Simon Peter and Judas Iscariot were both serious sinners; they both turned on Jesus at his time of greatest need. Peter repented and accepted Jesus’ forgiveness. Judas, for whatever reason, disappeared off the screen unforgiven.

If we seek other instances of Jesus’ ongoing patience with the faults of his friends, we need only listen to today’s Gospel story. The brothers, James and John, are asking for special treatment from Jesus. They are not including the other 10 apostles in their plans.

Their action stirs up the pot and angers everyone involved — except Jesus. He calls the group together and patiently goes over the basics of discipleship once more. It isn’t about who holds the top spot; it is about being a servant — even a slave — to all.

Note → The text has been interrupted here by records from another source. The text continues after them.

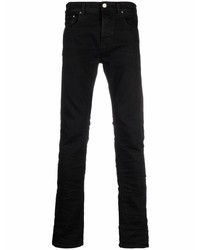 Мужские черные джинсы от Les Hommes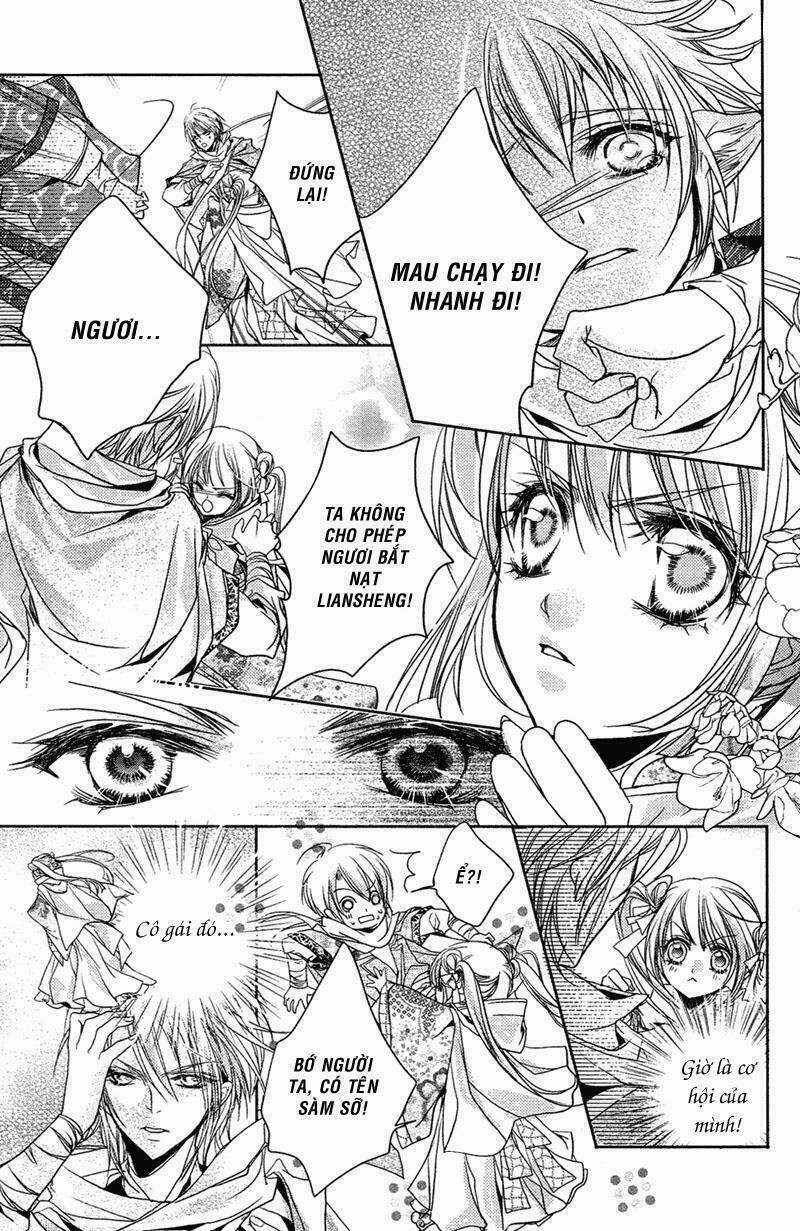 Xue Lian - Tuyết Luyến Chapter 2 trang 36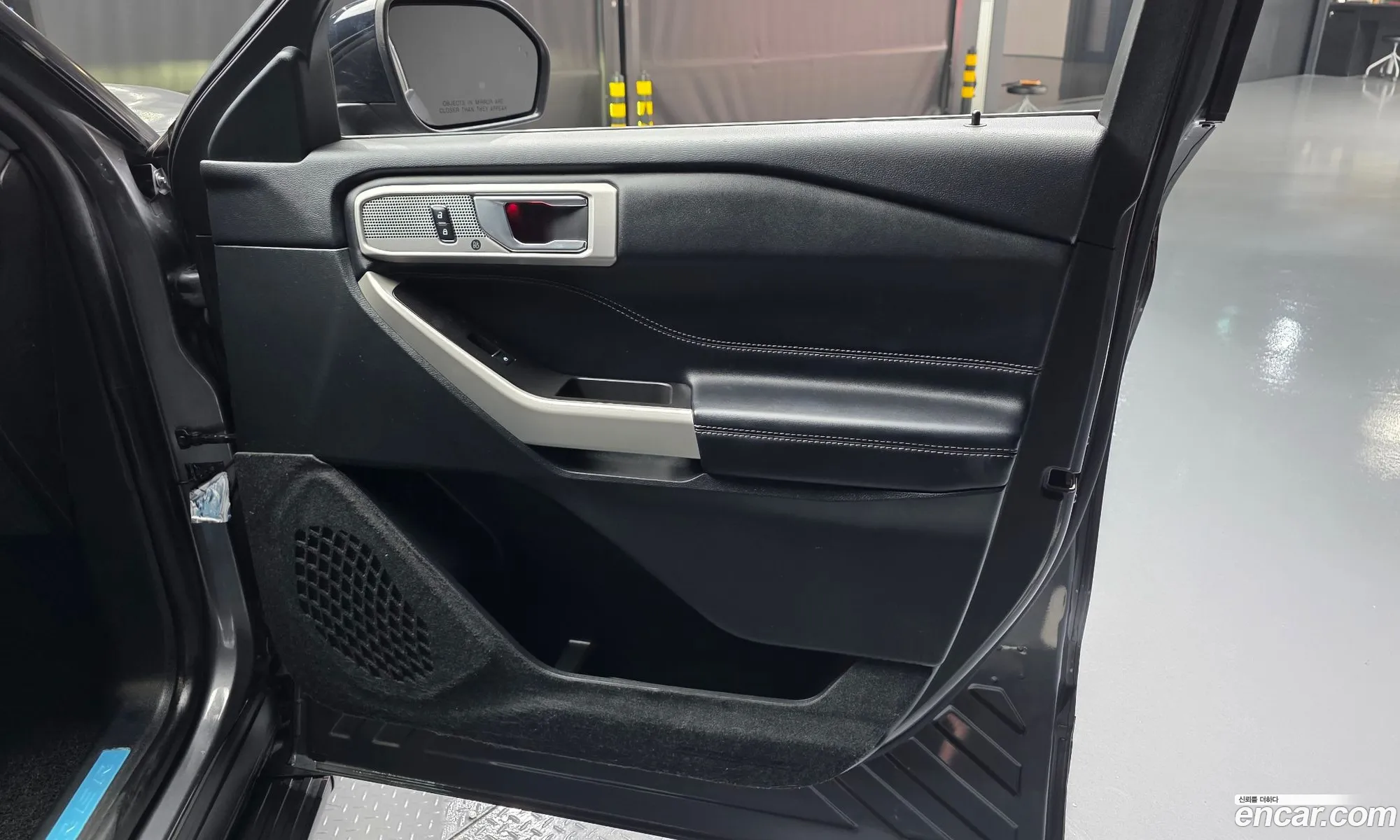 Ford Explorer 6th Gen 2021 1FMSK8FH7MGB26623 — 6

That’s not an acceptable philosophy in today’s world or in our competitive culture. For too many moderns, Jesus is speaking from weakness. The fact is that he is not weak, but he does understand weakness.

And he understands that we are strongest when we put ourselves at the service of others. When we die to ourselves, we can live freely and openly.

Ah, the paradox that continues to haunt us: To really live, we have to die to self. Help us out on that, Lord.

O’Malley is a faculty member of the University of St. Mary of the Lake, former vicar for priests and pastor emeritus of St. Celestine Parish.